Frank Löning pendelt auch aus beruflichen Gründen täglich von Aurich nach Wiesmoor. Archivfoto: Ortgies
Frank Löning pendelt auch aus beruflichen Gründen täglich von Aurich nach Wiesmoor. Archivfoto: Ortgies

Sportlich hat er bei Germania Wiesmoor eine neue Heimat gefunden. Mit dem Bezirksligisten möchte er sich in den noch ausstehenden vier Partien für die Aufstiegsrunde qualifizieren. „Mein Ziel war es, dass ich die Mannschaft weiterentwickel. Das ist mir glaube ich gut gelungen. Wir sind auch mit den Topteams aus unserer Liga wie Pewsum oder Bunde auf Augenhöhe“, so Löning. In den vier Partien gegen Holtland, Bunde und zweimal Larrelt geht es gegen direkte Konkurrenten. Aktuell würde Wiesmoor nur zwei Zähler mit in die Aufstiegsrunde nehmen.

Löning gelernter Krankenpfleger

Aber nicht nur aus sportlichen Gründen pendelt Frank Löning momentan täglich von Aurich nach Wiesmoor. Er leitet zudem hauptberuflich die Soccerhalle (VfB-Arena), möchte seine Fußballschule wieder ankurbeln und auch andere Events in der Arena durchführen. „In der Pandemie damit anzufangen, war natürlich extrem schwierig. Ich hoffe, dass wir in wenigen Wochen dann richtig damit durchstarten können“, ist Löning zuversichtlich. Er habe aus seiner Sicht nun einen guten Mix gefunden, um weiterhin im Fußball arbeiten zu können. Eine Rückkehr in seinen gelernten Beruf als Krankenpfleger kam nicht in Frage, die Ausbildung war aber hilfreich, als er für einige Zeit ein Testzentrum in der VfB-Arena leitete.

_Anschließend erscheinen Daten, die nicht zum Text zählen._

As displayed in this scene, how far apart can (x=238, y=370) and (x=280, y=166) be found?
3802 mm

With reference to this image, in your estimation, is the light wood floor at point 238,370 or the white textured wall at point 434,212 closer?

So ist Löning froh, dass er mit seiner Leidenschaft Fußball nach wie vor sein Geld verdienen kann. „Ich habe als Profi ordentlich verdient und hatte fünf richtig gute Jahre. Aber natürlich muss auch ich heute ganz normal arbeiten“, so Löning. Daher habe er auch vollstes Verständnis für seinen Ex-Mitspieler Max Kruse. Der wechselte in der Transferperiode kurzfristig vom Traditionsverein Union Berlin zum VfL Wolfsburg und gab unumwunden zu, dass er dies allein aus finanziellen Gründen mache.

Kruse und Harnik als Babysitter

„Als Profi hat man nur wenige Jahre. Wenn ein Geschäftsführer in der Wirtschaft ein besseres Angebot annimmt, regt sich kaum einer auf“, bemerkt Löning. Zu Kruse hat er in unregelmäßigen Abständen sogar noch Kontakt. „Ab und an schreiben wir uns. Bei Werder II haben wir damals zusammengespielt“, erzählt Löning. Und da half der damals 18-jährige Kruse zusammen mit Martin Harnik bei den Lönings sogar mal als Babysitter aus. „Sie haben ihre Sache gut gemacht“, lächelt Löning.

Max Kruse passte in jungen Jahren mal auf die Tochter von Frank Löning auf.
Max Kruse passte in jungen Jahren mal auf die Tochter von Frank Löning auf.

Auch Löning kann für sich nicht komplett ausschließen, noch einmal eine Aufgabe außerhalb von Ostfriesland anzunehmen. „Ich bin derzeit überhaupt nicht auf der Suche, es passt alles und ich bin in den ganz konkreten Planungen mit Germania Wiesmoor. Daher gehe ich fest davon aus, auch in der kommenden Saison hier zu arbeiten. Aber ausschließen sollte man im Fußballgeschäft nie etwas.“ Der ehemalige Babysitter Max Kruse lässt schön grüßen.